🤖 AI Summary
System re-identification becomes challenging under insufficient excitation data—i.e., when persistent excitation conditions are not satisfied.
Method: This paper proposes a physics-informed, data-driven control framework that integrates physical prior knowledge—specifically, boundedness of system matrix norms—to construct an interpolation-based data generalization mechanism. It combines physics embedding with robust system identification to jointly ensure safety constraint satisfaction, energy-optimal policy synthesis, and high-accuracy prediction of unmodeled dynamics—even with limited data.

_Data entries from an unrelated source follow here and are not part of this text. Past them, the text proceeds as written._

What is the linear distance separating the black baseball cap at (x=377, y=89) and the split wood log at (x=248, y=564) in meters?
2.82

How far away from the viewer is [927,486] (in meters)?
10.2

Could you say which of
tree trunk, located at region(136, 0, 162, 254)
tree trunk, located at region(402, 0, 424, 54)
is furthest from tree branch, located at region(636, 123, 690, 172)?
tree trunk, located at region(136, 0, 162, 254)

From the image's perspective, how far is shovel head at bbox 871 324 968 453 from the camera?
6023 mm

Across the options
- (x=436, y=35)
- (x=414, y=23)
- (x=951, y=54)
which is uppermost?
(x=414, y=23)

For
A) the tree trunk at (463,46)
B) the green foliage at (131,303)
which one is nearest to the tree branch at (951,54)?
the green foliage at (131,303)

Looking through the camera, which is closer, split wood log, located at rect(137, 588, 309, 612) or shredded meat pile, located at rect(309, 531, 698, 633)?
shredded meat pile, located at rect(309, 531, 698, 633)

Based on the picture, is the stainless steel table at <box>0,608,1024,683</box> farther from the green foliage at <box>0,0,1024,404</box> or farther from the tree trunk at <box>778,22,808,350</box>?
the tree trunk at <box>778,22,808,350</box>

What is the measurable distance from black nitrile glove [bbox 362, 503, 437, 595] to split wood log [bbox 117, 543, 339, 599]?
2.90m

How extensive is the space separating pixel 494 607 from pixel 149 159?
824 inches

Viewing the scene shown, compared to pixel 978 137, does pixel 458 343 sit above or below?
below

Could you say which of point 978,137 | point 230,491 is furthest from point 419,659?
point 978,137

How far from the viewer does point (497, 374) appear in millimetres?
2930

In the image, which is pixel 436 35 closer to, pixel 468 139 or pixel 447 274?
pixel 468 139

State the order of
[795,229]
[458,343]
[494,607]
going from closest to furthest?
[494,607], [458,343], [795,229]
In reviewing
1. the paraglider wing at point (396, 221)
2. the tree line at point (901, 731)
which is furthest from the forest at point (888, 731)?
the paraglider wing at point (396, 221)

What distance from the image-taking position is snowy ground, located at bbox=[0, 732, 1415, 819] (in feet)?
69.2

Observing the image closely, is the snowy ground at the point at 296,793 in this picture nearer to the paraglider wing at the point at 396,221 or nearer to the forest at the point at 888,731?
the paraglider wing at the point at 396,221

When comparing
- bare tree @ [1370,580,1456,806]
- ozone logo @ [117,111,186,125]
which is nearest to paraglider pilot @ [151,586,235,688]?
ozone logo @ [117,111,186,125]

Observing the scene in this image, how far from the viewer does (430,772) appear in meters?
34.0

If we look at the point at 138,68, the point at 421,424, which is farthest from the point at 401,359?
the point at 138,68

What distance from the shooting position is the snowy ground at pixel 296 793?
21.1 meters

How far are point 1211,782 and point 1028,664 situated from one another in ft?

Contribution/Results: The approach significantly improves control reliability and generalization in low-data regimes. Experiments demonstrate that physical priors effectively compensate for data scarcity, enabling safe, optimal, and robust control under stringent data limitations. This work establishes a novel paradigm for safety-critical control in data-constrained settings.
📝 Abstract
We show that data that is not sufficiently informative to allow for system re-identification can still provide meaningful information when combined with external or physical knowledge of the system, such as bounded system matrix norms. We then illustrate how this information can be leveraged for safety and energy minimization problems and to enhance predictions in unmodelled dynamics. This preliminary work outlines key ideas toward using limited data for effective control by integrating physical knowledge of the system and exploiting interpolation conditions.